From a practical standpoint - 

Since 2020 I think roughly 30% of my nanoLC columns have arrived in a completely non-functional state. The ones above just weren't glued at the ends so the capillaries just fall right out at the fittings. 

There is a vendor that produces nanoLC columns that have been famously reliable and successful over those few years, but - in my hands- the columns are amazing for about 2 weeks before they overpressure.

The thought of relying on 3 separate nanoLC columns performing properly chronologically seems just about as likely as me winning the big Powerball jackpot thing by buying 3 tickets. I've never gambled in my life, but I'm assured the odds aren't great of that happening. 

Spatial proteomics across laters of skins investigates psoriasis!

 

Okay - so who else was limited in their thoughs of how you could apply spatial proteomics in thinking of slicing being in 2 dimensions? 

This application find altered cholesterol metabolism in psoriasis patients compared to healthy matched controls at different layers of skin with the biggest differences being observed as you go down (?) 

LCM used a Leica 7 and LCMS was EasyNLC 1200 on a TIMSTOF. DIA and DDA(PASEF) were used and at least some of the data was analyzed in FragPipe. 

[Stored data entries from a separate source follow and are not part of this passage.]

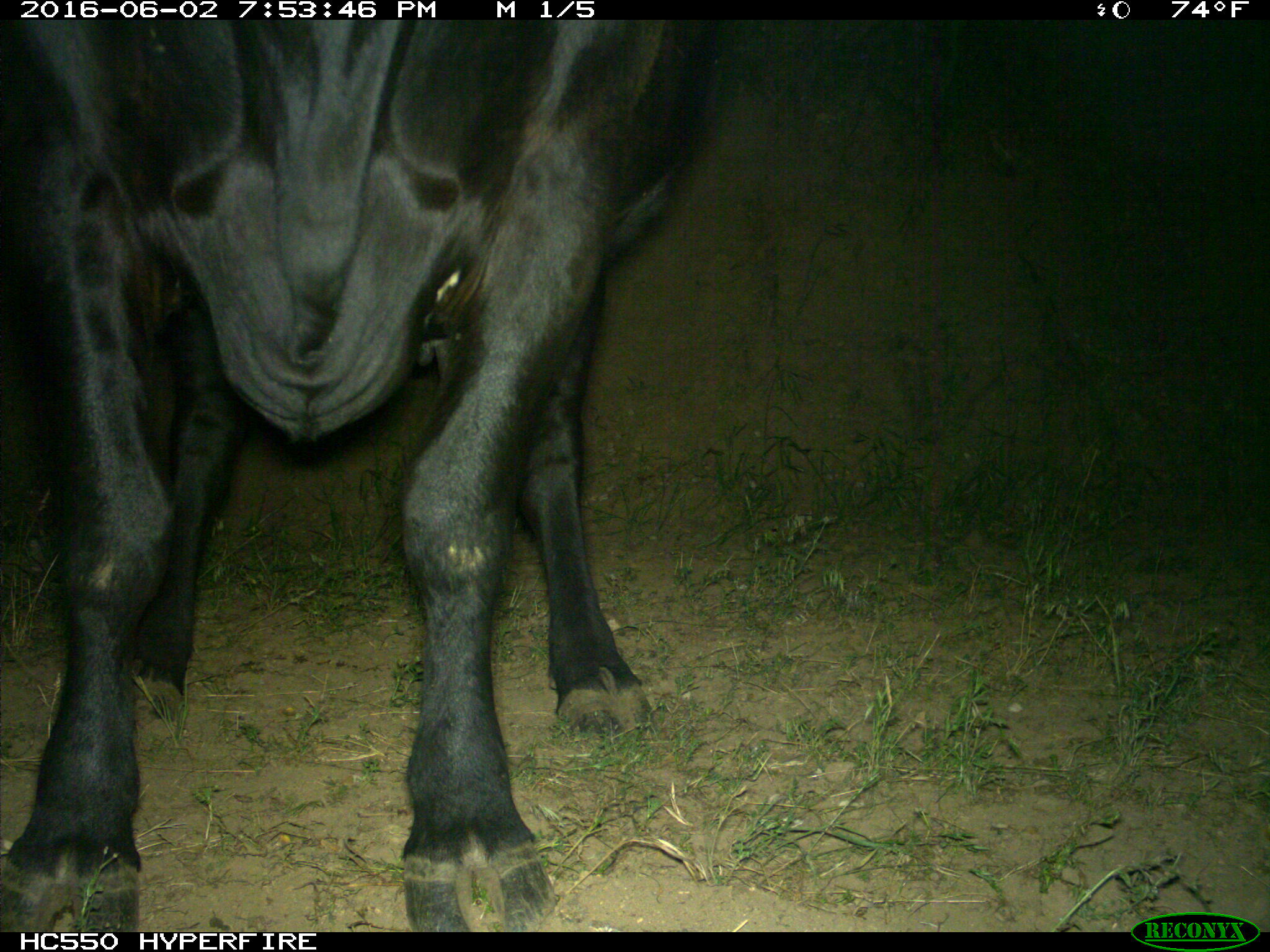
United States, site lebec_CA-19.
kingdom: Animalia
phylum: Chordata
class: Mammalia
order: Artiodactyla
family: Bovidae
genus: Bos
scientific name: Bos taurus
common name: domestic cow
Bos taurus (domestic cow).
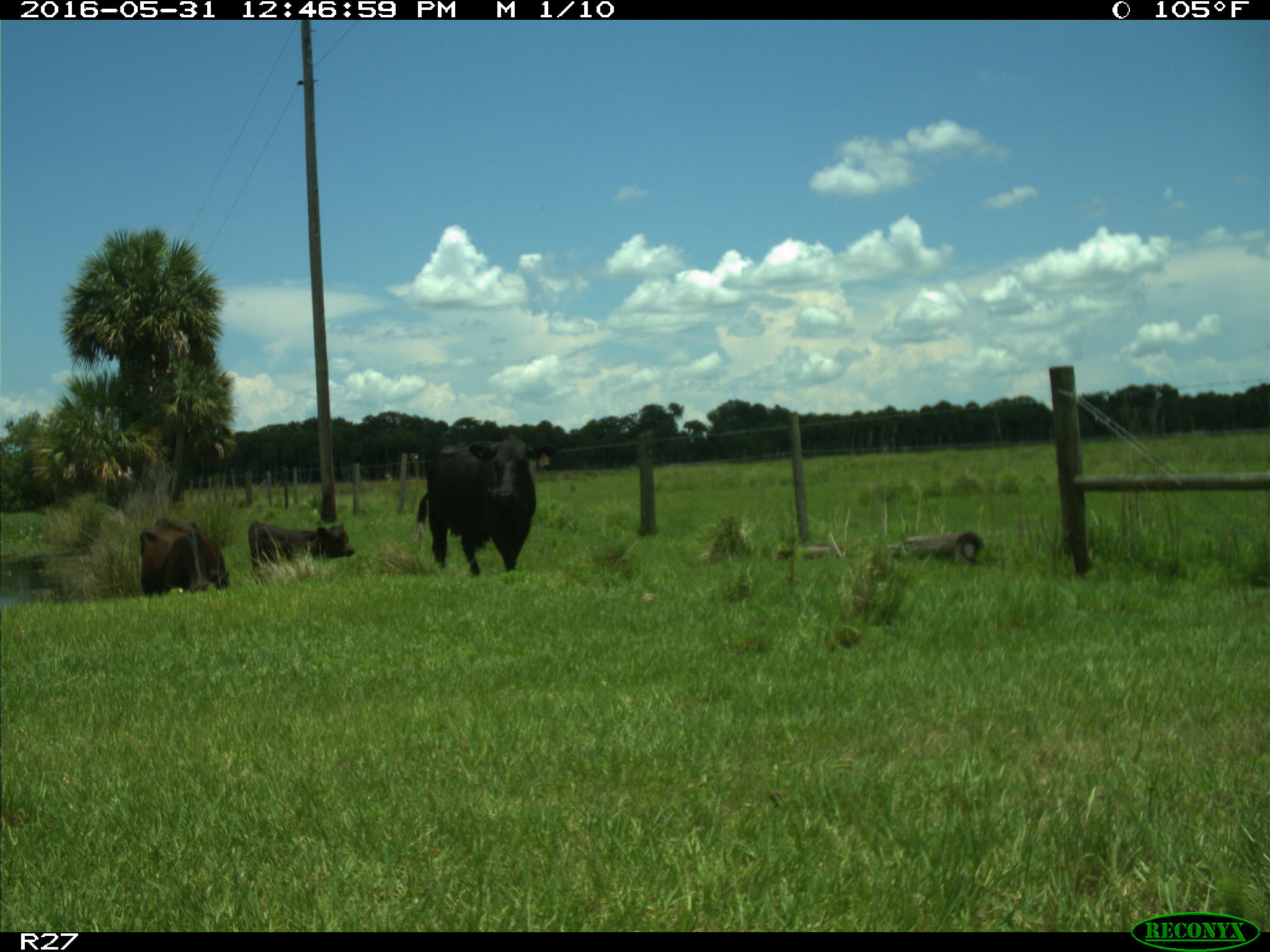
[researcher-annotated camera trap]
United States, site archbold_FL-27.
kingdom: Animalia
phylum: Chordata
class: Mammalia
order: Artiodactyla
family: Bovidae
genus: Bos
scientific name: Bos taurus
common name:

Really interesting stuff across the board. 

Last minute deadline for HLXMS Travel Awards to ASMS 2025!

 

Applications are still open - UNTIL TOMORROW! 

Chronic alcohol consumption alters acetylation in mice!

 

This is an extremely thorough analysis of the alterations that occur in the metabolome and proteome following chronic ethanol consumption.

On top of the proteomics - which involves both protein turnover analysis and acetylation enrichment multiple assays focus on absolute quantification of different panels of metabolite. Super solid work.